The Investor Visa (Investor 2 Class) is an option when you plan to speculate a minimal of NZ$three million over a four-12 months period. In case you’re trying to make investments $NZ10 million or more then the Investor Plus Visa (Investor 1 Category) may very well be a better option. Under are the principle differences between these two options.
Current modifications have been made to our investor visa insurance policies to further recognise and reward higher ranges of business experience, English language skills and progress oriented investments.
Rewards for development investments
Should you invest at the least 25% of your funding funds into property other than Bonds and Philanthropic Funding, Investor visa holders will probably be able to satisfy their time in New Zealand requirement flexibly, with Investor 2 visa holders required to spend 438 days over the 4 12 months funding interval and Investor Plus visa holders needing to spend 88 days over the three 12 months funding period.
Investor 2 visa holders who make investments at least 50% of your investment funds into belongings apart from Bonds and Philanthropic Investment will qualify for a reduction of $0.5m of the investment amount. For instance, in case you nominate $3m of funding funds and invest $1.5m outside of Bonds and Philanthropic Funding, you’ll only be required to invest a further $1m to satisfy the visa requirements.
Settle forable investments
Should you’re interested in applying below one in every of our investor policies, the opportunities you’re taking up must fit our ‘settle forable investment’ criteria. Broadly speaking, settle forable investments will be:
Equity in NZ companies, public or private. An equity funding can be active or passive, and be made direct or through managed funds (solely the proportion variation of a condition of work visa the Fund that is invested in NZ is counted as acceptable).
Bonds, issued by the NZ Government, NZ native authorities or approved NZ banks, finance companies or firms.
New residential property growth that is not for the investor’s personal use and designed to make a business return on the open market.
As much as 15% of the funding total may be philanthropic investment.

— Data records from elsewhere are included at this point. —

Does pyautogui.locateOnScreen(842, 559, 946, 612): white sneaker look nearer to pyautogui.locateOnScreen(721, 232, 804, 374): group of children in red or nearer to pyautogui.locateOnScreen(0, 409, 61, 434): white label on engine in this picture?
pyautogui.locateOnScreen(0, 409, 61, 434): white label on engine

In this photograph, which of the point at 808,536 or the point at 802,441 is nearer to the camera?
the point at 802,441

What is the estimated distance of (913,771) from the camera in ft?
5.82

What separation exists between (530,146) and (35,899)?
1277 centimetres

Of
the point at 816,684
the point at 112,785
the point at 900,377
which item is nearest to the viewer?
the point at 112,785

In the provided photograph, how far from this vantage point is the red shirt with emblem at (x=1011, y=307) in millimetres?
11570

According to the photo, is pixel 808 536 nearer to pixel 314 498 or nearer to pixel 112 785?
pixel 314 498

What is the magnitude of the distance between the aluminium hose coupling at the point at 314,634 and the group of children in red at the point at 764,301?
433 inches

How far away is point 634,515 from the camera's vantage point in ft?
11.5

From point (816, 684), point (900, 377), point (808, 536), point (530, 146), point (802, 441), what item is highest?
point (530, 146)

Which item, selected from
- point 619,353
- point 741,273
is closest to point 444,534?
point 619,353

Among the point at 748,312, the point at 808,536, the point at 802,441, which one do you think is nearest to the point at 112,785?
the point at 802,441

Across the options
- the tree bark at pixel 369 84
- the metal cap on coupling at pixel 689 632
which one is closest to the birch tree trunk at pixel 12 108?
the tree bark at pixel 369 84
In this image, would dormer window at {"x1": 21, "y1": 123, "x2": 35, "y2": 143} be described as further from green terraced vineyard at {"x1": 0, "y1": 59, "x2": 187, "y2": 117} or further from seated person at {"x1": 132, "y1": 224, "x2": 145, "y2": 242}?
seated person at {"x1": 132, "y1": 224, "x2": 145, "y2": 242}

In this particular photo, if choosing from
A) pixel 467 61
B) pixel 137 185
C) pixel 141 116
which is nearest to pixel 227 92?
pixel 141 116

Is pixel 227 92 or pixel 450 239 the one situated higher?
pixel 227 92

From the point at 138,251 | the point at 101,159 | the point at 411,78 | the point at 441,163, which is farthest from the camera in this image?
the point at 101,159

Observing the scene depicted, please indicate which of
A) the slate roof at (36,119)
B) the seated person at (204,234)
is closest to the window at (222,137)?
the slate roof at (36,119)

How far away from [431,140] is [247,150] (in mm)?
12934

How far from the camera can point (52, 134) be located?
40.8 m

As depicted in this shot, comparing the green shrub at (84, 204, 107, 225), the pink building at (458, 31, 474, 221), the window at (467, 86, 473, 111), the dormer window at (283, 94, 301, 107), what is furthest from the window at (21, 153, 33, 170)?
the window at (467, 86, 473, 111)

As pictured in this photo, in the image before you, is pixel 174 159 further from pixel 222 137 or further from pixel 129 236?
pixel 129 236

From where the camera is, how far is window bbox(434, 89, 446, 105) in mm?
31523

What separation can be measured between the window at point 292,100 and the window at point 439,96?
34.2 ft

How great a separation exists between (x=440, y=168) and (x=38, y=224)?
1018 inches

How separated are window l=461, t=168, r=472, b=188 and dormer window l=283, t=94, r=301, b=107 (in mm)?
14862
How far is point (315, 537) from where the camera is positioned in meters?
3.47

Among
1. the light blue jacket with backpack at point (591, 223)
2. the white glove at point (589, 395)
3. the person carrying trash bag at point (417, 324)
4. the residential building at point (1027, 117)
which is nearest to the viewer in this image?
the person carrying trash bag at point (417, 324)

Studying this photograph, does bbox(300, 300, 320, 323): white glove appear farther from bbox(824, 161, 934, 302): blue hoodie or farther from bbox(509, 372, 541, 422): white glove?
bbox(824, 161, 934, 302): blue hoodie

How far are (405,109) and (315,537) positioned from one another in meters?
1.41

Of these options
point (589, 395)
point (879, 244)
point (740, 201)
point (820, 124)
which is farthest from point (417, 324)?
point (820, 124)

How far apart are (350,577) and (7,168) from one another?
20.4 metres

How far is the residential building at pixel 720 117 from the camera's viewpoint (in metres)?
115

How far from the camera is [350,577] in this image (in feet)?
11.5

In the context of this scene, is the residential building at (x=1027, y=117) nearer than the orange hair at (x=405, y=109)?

Generally, to be considered acceptable, an funding should:
Be capable of a commercial return below regular circumstances.
Be invested in New Zealand in New Zealand currency.
Have the potential to contribute to New Zealand’s economy.
Not be for the personal use of the investor.
This is just an outline, and there are different conditions that apply.
You possibly can nominate a mixture of funds and/or property to invest. They must be equivalent to no less than NZ$three million for Investor or NZ$10 million for Investor Plus, although it’s possible you’ll nominate more, relying on the factors claimed in your Expression of Curiosity (EOI).
You’ll want to supply proof showing that your funding and/or belongings are owned by you or jointly by you and your associate and/or dependent children if they are included in the application.
You’ll additionally want to supply evidence showing that your meant investment funds:
are unencumbered, i.e. not topic to any mortgage, lien, cost and/or encumbrance (whether or not equitable or otherwise) or another creditor claims
have been earned or acquired legally
are switchable by means of the banking system or through a foreign alternate firm that uses the banking system (Immigration New Zealand will not be able to approve your application if you are unable to switch funds to New Zealand by the banking system).
In case your residence is authorised in principle
With either category, you’ll have 12 months to transfer your funding funds in an settle forable funding in New Zealand. You’ll want to provide verifiable paperwork to show that the funds you switch to New Zealand came from the funds and/or assets that you simply nominate.
You possibly can apply to have this timeframe extended and you can also apply for a piece visa so you can travel to New Zealand to look into investment opportunities.